It is known that in most part matter is empty space (vacuum) between the atoms. Therefore, although photons can be subjected to various 'obstacles' inside any tansparent solid, as they travel through the solid, from atom to atom, they do so at the normal speed of light as we know it $c=3\times 10^8 ms^{-1}$. However there are processes (the obstacles) the photons are subjected to as they travel. They are of quantum mechanical origin and these can be:

(i) absorption by an atom, and subsequent reemission by that atom

(ii) Compton scattering by electrons in the material.

(iii) Photoelectric effect

(iv) Excitation of vibrational modes in the solid which implies phonon excitation, hence energy conversion into heat.

The processes that involve absorption and reemission are the ones that propagate the photon that travels in the solid, and these may not change its frequency. However, these processes are characterised by their excitation and relaxation time. They are not taking place instantly. Therefore, although the photon travels at the normal speed of light when it is reemitted, it is delayed because these transitions take time to occur.
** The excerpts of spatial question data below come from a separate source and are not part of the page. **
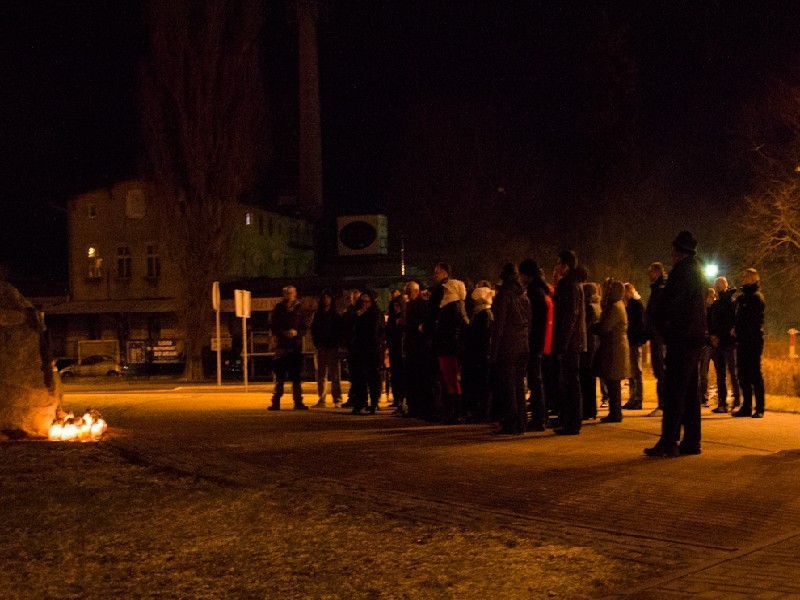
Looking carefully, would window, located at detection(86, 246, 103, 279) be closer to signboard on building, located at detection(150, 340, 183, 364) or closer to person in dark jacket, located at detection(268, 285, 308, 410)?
signboard on building, located at detection(150, 340, 183, 364)

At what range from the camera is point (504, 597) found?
218 inches

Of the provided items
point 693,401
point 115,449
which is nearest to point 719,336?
Result: point 693,401

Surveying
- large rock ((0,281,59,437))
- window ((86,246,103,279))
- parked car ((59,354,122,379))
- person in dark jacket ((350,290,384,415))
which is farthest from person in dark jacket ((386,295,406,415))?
window ((86,246,103,279))

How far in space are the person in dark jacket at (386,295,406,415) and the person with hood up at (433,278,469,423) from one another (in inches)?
73.9

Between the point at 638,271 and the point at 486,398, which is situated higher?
the point at 638,271

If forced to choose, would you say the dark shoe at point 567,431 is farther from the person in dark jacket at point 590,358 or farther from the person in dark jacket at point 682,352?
the person in dark jacket at point 682,352

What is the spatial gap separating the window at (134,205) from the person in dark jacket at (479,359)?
50.3m

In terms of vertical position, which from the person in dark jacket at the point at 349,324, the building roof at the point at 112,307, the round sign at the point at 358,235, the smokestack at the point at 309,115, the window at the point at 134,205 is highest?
the smokestack at the point at 309,115

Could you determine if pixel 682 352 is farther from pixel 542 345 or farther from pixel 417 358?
pixel 417 358

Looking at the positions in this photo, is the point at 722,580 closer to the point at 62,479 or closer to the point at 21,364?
the point at 62,479

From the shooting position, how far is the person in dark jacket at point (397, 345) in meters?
15.8

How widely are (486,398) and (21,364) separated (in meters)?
5.66

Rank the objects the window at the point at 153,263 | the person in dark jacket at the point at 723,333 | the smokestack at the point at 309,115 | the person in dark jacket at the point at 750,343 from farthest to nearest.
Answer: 1. the smokestack at the point at 309,115
2. the window at the point at 153,263
3. the person in dark jacket at the point at 723,333
4. the person in dark jacket at the point at 750,343

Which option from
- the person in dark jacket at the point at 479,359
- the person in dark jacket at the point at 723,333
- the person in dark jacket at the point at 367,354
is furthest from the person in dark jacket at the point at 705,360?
the person in dark jacket at the point at 367,354
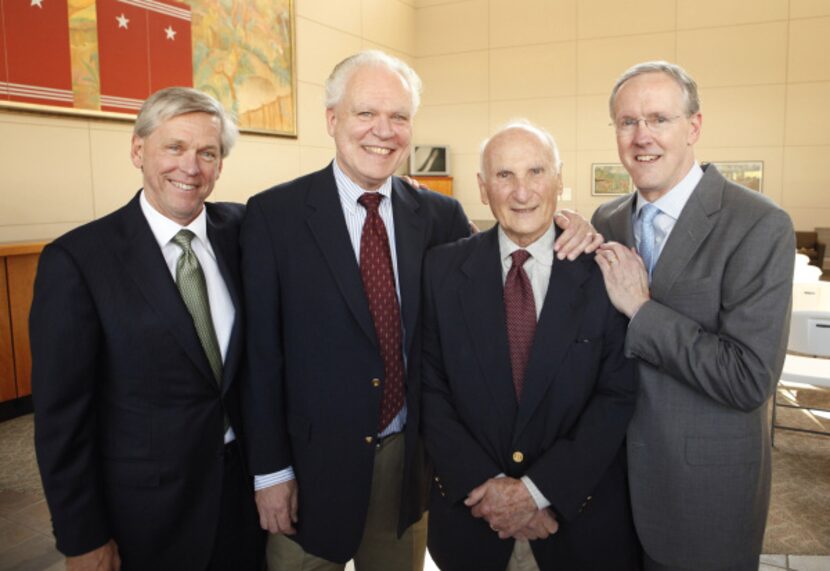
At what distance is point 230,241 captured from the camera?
192 cm

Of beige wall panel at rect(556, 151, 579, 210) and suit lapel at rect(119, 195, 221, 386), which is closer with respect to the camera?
suit lapel at rect(119, 195, 221, 386)

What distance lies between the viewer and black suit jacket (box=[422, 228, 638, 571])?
1.75 metres

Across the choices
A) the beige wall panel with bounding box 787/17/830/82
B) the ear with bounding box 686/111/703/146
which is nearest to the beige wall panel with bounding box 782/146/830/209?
the beige wall panel with bounding box 787/17/830/82

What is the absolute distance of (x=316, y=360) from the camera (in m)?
1.86

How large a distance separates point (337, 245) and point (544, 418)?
2.57 ft

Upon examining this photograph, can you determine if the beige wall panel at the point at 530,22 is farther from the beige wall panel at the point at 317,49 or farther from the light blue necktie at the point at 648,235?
the light blue necktie at the point at 648,235

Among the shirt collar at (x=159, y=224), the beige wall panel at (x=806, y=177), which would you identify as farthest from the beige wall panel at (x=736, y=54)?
the shirt collar at (x=159, y=224)

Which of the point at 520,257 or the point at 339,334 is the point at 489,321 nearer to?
the point at 520,257

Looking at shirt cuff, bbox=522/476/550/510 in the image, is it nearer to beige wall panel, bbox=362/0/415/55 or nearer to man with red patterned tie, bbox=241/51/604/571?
man with red patterned tie, bbox=241/51/604/571

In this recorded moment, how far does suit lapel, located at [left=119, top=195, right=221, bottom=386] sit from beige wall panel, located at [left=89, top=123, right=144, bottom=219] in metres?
4.59

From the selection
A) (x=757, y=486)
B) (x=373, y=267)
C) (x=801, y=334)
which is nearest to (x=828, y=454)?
(x=801, y=334)

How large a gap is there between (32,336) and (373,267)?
914 mm

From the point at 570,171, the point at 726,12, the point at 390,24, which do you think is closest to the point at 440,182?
the point at 570,171

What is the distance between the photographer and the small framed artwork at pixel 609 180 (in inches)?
383
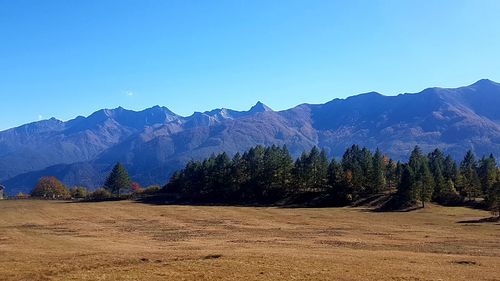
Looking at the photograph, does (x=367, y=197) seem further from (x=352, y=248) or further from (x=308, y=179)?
(x=352, y=248)

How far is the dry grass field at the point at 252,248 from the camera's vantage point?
106ft

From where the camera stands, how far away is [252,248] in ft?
156

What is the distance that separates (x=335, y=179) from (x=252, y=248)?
275ft

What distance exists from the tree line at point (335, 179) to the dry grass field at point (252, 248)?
25558 mm

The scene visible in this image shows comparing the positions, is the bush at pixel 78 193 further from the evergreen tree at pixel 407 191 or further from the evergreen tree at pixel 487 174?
the evergreen tree at pixel 487 174

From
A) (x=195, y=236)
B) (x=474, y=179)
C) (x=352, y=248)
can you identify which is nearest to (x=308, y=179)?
(x=474, y=179)

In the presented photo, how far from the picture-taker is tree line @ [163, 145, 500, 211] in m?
114

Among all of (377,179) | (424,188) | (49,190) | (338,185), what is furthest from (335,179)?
(49,190)

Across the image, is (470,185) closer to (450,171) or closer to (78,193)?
(450,171)

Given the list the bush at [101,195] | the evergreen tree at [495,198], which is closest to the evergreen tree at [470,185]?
the evergreen tree at [495,198]

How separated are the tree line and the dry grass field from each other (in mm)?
25558

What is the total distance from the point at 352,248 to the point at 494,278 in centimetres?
1737

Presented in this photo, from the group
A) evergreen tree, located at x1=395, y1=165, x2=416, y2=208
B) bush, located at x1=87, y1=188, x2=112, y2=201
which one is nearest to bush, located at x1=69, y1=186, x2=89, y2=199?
bush, located at x1=87, y1=188, x2=112, y2=201

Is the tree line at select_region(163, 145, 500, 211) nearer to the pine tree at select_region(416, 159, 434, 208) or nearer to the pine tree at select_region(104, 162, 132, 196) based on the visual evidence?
the pine tree at select_region(416, 159, 434, 208)
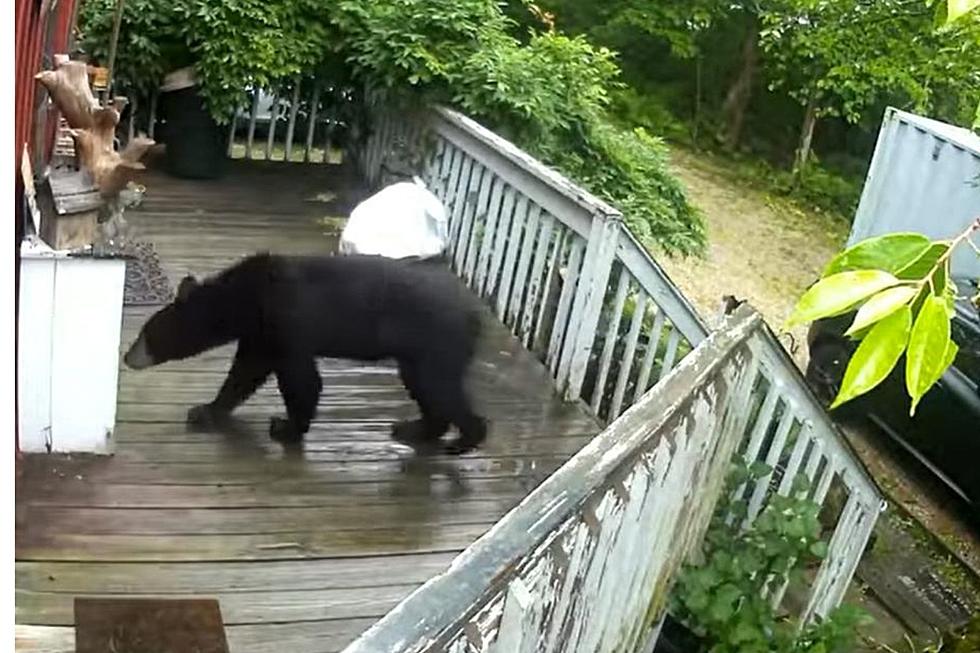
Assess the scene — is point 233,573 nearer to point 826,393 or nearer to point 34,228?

This results in an effective speed of light inside the material which is macroscopically represented by the dielectric constant of the material, i.e. we can write $\epsilon=\epsilon_0\epsilon_r$. It is as if these processes change the electric permitivity of space, but in actual fact it is a collective phenomenon of the condensed matter. Therefore, the frequency of light does not change, as one would expect. In extremely dense materials such as some boson condensates, the effective speed of light is so slow that you can ‘watch’ the light diffusing through the material in a similar way you watch the milk diffusing in your tea (or coffee), so to speak.
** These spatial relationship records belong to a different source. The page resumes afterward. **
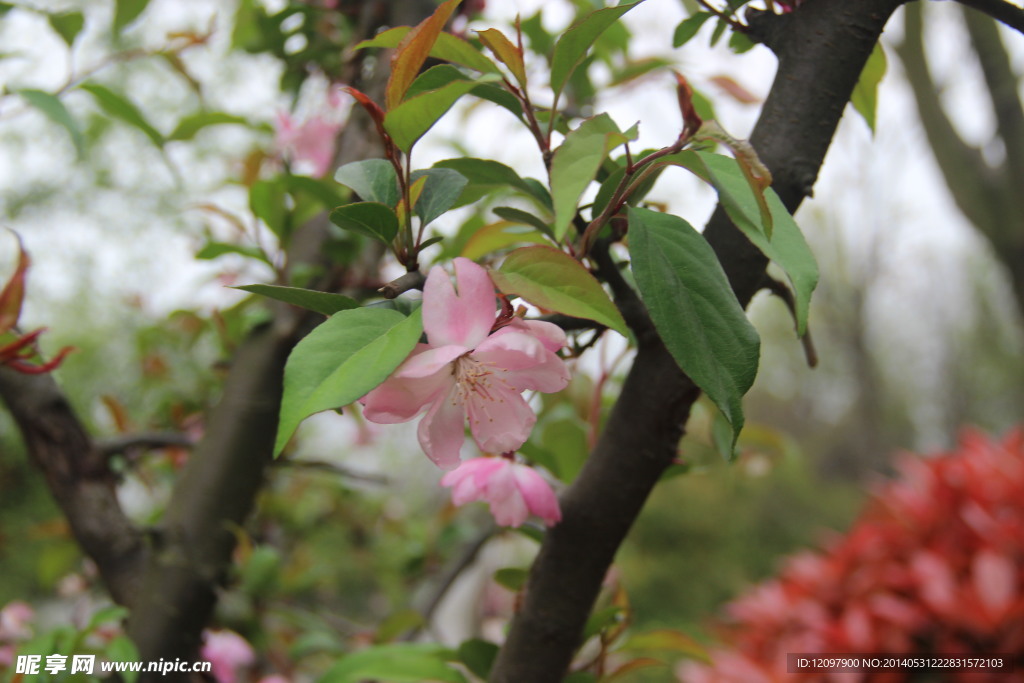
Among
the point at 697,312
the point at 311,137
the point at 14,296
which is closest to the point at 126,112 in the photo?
the point at 14,296

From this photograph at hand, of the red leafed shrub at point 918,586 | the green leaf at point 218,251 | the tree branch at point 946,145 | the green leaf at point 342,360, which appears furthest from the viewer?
the tree branch at point 946,145

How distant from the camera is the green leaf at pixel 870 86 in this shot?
1.37 ft

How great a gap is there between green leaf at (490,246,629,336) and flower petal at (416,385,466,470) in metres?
0.06

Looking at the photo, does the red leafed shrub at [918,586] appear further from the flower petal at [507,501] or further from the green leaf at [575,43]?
the green leaf at [575,43]

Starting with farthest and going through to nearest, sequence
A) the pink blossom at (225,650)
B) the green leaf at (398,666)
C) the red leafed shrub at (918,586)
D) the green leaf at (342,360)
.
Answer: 1. the red leafed shrub at (918,586)
2. the pink blossom at (225,650)
3. the green leaf at (398,666)
4. the green leaf at (342,360)

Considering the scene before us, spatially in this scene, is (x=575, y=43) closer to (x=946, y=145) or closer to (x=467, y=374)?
(x=467, y=374)

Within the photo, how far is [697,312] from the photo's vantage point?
24 centimetres

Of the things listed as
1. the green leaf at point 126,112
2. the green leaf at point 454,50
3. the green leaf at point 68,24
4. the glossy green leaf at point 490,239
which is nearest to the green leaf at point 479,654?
the glossy green leaf at point 490,239

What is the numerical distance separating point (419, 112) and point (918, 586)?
4.03ft

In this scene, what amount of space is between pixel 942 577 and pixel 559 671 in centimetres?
96

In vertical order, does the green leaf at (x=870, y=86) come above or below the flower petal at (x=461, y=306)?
above

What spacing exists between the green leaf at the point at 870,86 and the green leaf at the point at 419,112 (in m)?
0.29

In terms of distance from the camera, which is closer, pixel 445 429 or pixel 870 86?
pixel 445 429

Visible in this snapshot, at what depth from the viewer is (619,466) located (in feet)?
1.21
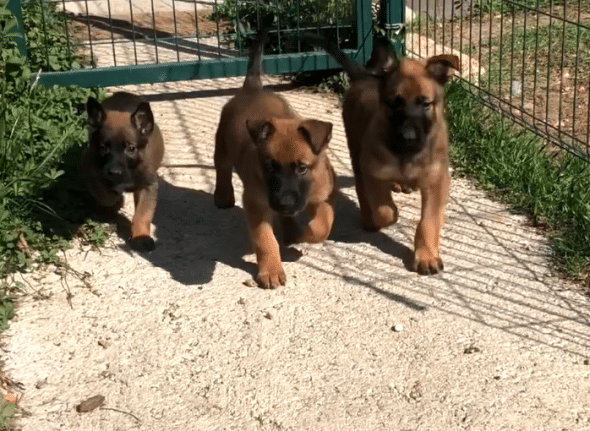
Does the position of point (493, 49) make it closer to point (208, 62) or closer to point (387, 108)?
point (208, 62)

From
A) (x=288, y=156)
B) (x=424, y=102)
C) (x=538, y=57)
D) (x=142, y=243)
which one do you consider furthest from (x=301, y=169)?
(x=538, y=57)

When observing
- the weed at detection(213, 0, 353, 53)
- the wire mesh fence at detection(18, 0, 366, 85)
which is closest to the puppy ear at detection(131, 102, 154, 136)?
the wire mesh fence at detection(18, 0, 366, 85)

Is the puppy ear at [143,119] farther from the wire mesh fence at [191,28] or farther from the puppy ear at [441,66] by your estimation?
the wire mesh fence at [191,28]

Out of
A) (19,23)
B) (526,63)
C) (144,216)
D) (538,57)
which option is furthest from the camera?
(538,57)

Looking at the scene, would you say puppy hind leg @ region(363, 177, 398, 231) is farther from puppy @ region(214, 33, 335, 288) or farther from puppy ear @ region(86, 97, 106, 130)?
puppy ear @ region(86, 97, 106, 130)

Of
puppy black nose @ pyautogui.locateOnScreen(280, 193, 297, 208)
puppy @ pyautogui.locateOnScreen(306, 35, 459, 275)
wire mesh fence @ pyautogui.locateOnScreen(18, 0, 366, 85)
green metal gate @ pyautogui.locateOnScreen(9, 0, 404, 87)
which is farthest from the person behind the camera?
wire mesh fence @ pyautogui.locateOnScreen(18, 0, 366, 85)

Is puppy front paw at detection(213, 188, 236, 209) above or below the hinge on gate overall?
below

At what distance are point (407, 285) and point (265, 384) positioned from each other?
122cm

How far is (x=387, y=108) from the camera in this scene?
17.9ft

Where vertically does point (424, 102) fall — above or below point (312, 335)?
above

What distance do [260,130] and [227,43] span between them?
504 cm

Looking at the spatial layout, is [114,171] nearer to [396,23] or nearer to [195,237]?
[195,237]

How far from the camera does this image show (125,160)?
5.79m

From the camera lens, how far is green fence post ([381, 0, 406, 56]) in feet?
28.2
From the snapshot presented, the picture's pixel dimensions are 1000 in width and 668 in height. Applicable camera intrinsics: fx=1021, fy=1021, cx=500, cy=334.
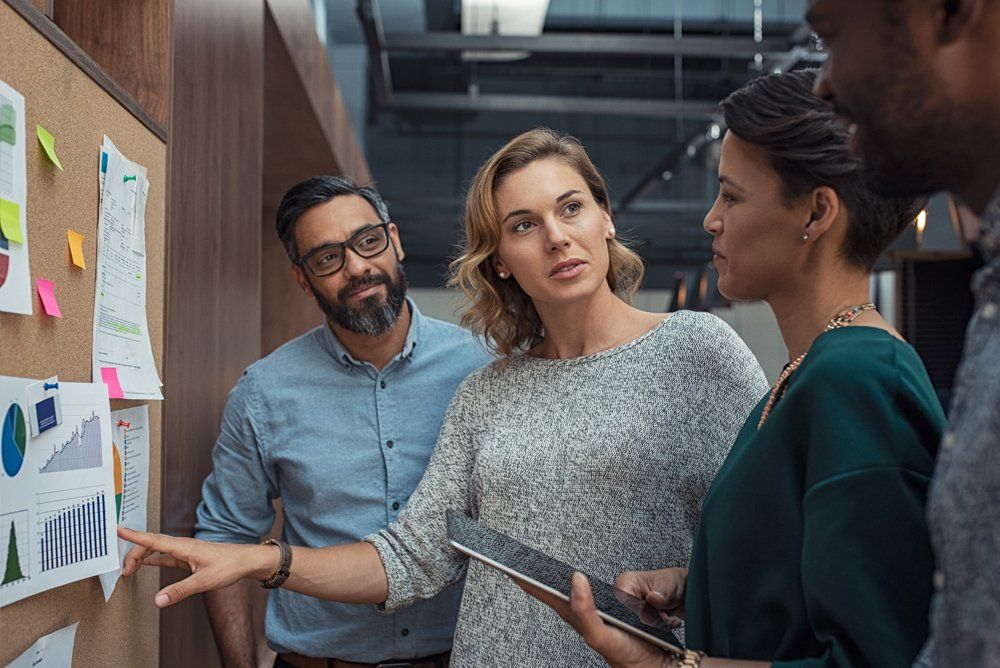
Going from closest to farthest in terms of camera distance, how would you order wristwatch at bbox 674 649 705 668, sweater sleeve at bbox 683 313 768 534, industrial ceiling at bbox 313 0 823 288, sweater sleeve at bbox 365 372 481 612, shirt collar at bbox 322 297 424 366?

Here is a practical analogy, which I hope will make my student understand something about processes in materials, and the effects these can have on their optical properties:

Practical Example Imagine two chains of people, chain 1 has 1000 people and chain 2 has also 1000. Now imagine you give one tennis ball (this the 'photon') to the first person of each chain, and instruct them to pass the ball to the next person and so on. Once the ball leaves any person in either chain it goes at the same speed c. However, imagine the people in chain 2 are slower in the passing of the ball than people in chain 1. The result will be that the ball will reach the other end slower in chain 2. Effectively the speed of 'light' is slower in chain 2 compared to chain 1.

Conclusion: The photons travel at the speed of light c between atoms inside the material , but the processes of propagation (absorption reemission etc ) make it appear as if it slows down.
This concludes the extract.